*** Begin section ***

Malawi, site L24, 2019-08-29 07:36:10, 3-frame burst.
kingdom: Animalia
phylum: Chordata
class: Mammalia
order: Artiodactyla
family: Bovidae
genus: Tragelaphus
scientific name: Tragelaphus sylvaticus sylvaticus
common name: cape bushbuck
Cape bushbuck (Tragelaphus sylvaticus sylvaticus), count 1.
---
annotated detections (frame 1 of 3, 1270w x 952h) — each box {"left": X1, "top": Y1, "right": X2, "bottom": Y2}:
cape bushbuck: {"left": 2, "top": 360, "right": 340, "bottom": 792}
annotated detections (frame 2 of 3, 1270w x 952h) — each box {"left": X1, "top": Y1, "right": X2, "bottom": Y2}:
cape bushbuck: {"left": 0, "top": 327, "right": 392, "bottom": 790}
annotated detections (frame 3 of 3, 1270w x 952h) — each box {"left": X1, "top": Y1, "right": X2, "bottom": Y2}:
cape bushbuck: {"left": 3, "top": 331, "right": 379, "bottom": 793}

*** End section ***

Reprint exactly, and only, the lines running from the one containing "genus: Tragelaphus" through the last line of the listing above.

genus: Tragelaphus
scientific name: Tragelaphus sylvaticus sylvaticus
common name: cape bushbuck
Cape bushbuck (Tragelaphus sylvaticus sylvaticus), count 1.
---
annotated detections (frame 1 of 3, 1270w x 952h) — each box {"left": X1, "top": Y1, "right": X2, "bottom": Y2}:
cape bushbuck: {"left": 2, "top": 360, "right": 340, "bottom": 792}
annotated detections (frame 2 of 3, 1270w x 952h) — each box {"left": X1, "top": Y1, "right": X2, "bottom": Y2}:
cape bushbuck: {"left": 0, "top": 327, "right": 392, "bottom": 790}
annotated detections (frame 3 of 3, 1270w x 952h) — each box {"left": X1, "top": Y1, "right": X2, "bottom": Y2}:
cape bushbuck: {"left": 3, "top": 331, "right": 379, "bottom": 793}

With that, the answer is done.